> _EXERCISE INSTRUCTIONS_
Could you restate exactly the lines that begin at the line with "family: Cervidae" and end at the final line of the data?

> _ENTRIES SHOWN_
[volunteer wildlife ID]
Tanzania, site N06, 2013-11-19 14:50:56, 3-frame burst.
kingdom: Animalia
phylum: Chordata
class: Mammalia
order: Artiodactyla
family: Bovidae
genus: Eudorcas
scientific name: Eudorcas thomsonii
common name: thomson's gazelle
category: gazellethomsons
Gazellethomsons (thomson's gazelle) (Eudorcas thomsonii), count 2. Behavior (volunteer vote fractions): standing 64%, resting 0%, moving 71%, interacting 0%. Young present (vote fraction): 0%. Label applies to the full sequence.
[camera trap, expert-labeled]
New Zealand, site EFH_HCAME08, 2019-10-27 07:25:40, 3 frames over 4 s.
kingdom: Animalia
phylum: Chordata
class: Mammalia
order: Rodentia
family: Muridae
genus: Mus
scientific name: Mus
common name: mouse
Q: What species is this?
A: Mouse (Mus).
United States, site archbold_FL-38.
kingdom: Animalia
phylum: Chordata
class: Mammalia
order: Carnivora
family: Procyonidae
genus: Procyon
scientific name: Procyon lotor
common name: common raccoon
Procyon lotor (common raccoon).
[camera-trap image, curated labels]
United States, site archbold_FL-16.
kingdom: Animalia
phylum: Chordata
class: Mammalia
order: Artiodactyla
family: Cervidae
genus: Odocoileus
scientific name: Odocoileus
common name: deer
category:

> _EXERCISE RESULT_
family: Cervidae
genus: Odocoileus
scientific name: Odocoileus
common name: deer
category:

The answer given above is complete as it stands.